'Work around Keras TypeError limitation when calling layer "tf.keras.backend.rnn_1"

I am trying to use Keras for an attention mechanism in a machine translation using an LSTM network.

However, I get a TypeError exception when in my code.

TypeError: Exception encountered when calling layer "tf.keras.backend.rnn_1" (type TFOpLambda).

You are passing KerasTensor(type_spec=TensorSpec(shape=(None, 35), dtype=tf.float32, name=None), name='tf.compat.v1.nn.softmax_3/Softmax:0', description="created by layer 'tf.compat.v1.nn.softmax_3'"), an intermediate Keras symbolic input/output, to a TF API that does not allow registering custom dispatchers, such as `tf.cond`, `tf.function`, gradient tapes, or `tf.map_fn`. Keras Functional model construction only supports TF API calls that *do* support dispatching, such as `tf.math.add` or `tf.reshape`. Other APIs cannot be called directly on symbolic Kerasinputs/outputs. You can work around this limitation by putting the operation in a custom Keras layer `call` and calling that layer on this symbolic input/output.

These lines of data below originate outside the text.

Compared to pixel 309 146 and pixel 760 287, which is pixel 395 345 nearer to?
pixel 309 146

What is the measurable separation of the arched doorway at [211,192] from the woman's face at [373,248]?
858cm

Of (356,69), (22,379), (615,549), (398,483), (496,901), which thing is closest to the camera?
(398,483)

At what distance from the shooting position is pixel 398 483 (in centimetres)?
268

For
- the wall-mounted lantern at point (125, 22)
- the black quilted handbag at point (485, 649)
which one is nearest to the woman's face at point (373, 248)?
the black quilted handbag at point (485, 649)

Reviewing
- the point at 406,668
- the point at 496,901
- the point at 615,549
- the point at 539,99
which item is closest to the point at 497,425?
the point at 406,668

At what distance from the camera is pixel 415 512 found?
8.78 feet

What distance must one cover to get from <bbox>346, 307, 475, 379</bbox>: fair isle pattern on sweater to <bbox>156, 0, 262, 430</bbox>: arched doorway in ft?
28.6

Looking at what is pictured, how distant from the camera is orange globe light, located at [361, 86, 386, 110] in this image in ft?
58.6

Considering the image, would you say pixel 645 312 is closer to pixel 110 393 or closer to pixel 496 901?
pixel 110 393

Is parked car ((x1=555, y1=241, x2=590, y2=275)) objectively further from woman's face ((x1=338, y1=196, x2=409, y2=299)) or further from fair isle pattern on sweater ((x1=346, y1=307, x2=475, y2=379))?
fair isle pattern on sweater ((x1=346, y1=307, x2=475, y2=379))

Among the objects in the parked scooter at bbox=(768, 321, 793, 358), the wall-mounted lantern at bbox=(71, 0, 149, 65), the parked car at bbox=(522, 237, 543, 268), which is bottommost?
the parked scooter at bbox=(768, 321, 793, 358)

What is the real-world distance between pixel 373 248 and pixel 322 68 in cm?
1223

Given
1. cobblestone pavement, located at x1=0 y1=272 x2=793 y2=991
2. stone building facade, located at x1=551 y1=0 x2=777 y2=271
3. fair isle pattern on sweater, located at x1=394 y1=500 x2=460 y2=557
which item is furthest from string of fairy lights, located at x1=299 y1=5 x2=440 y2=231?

It seems You can work around this limitation by putting the operation in a custom Keras layer call and calling that layer on this symbolic input/output. Does anyone know what this means?

The main code is here and it fails at attention_result, attention_weights = attention_layer([encoder_outputs1, decoder_outputs])

# Encoder 

encoder_inputs = Input(shape=(max_length_english,)) 
enc_emb = Embedding(vocab_size_source, 1024,trainable=True)(encoder_inputs) 

# Bidirectional lstm layer
enc_lstm1 = Bidirectional(LSTM(256,return_sequences=True,return_state=True))
encoder_outputs1, forw_state_h, forw_state_c, back_state_h, back_state_c = enc_lstm1(enc_emb)

final_enc_h = Concatenate()([forw_state_h,back_state_h])
final_enc_c = Concatenate()([forw_state_c,back_state_c])

encoder_states =[final_enc_h, final_enc_c]

# Set up the decoder. 
decoder_inputs = Input(shape=(None,)) 
dec_emb_layer = Embedding(vocab_size_target, 1024,trainable=True) 
dec_emb = dec_emb_layer(decoder_inputs)

#LSTM using encoder_states as initial state
decoder_lstm = LSTM(512, return_sequences=True, return_state=True) 
decoder_outputs, _, _ = decoder_lstm(dec_emb, initial_state=encoder_states)

#Attention Layer
attention_layer = AttentionLayer()
attention_result, attention_weights = attention_layer([encoder_outputs1, decoder_outputs])

# Concat attention output and decoder LSTM output 
decoder_concat_input = Concatenate(axis=-1, name='concat_layer')([decoder_outputs, attention_result])

#Dense layer
decoder_dense = Dense(vocab_size_target, activation='softmax')
decoder_outputs = decoder_dense(decoder_concat_input)


# Define the model
model = Model([encoder_inputs, decoder_inputs], decoder_outputs) 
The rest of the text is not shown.